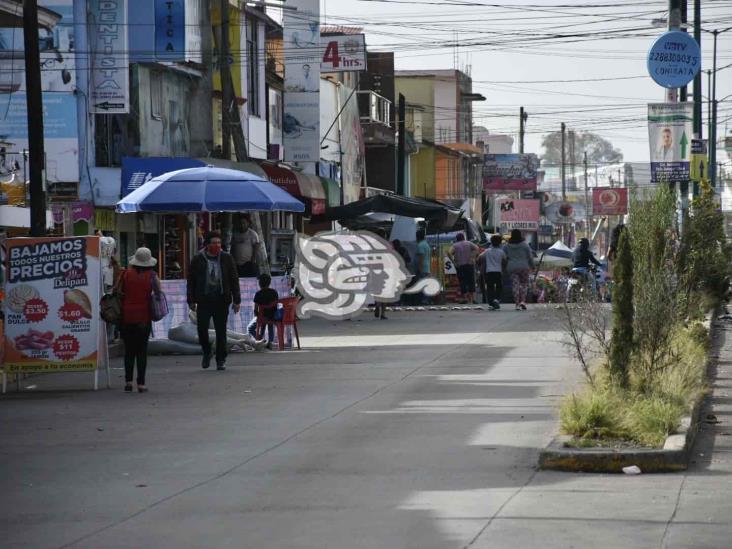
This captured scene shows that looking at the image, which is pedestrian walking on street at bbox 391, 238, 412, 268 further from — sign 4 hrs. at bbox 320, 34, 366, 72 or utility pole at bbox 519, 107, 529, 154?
utility pole at bbox 519, 107, 529, 154

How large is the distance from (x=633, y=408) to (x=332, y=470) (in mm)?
2704

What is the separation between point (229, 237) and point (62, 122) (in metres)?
4.51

*PROBLEM TO WORK ON:* Using the data above, write out every line exactly, leaving the images behind.

*REPLY TO THE EXERCISE:*
This captured scene shows that looking at the image, which is pedestrian walking on street at bbox 391, 238, 412, 268 further from — sign 4 hrs. at bbox 320, 34, 366, 72 or utility pole at bbox 519, 107, 529, 154?
utility pole at bbox 519, 107, 529, 154

How large is the distance from (x=633, y=408) to (x=332, y=470) (in mm)?
2704

What is the separation between point (229, 237) and point (62, 122) (in metres)?
4.51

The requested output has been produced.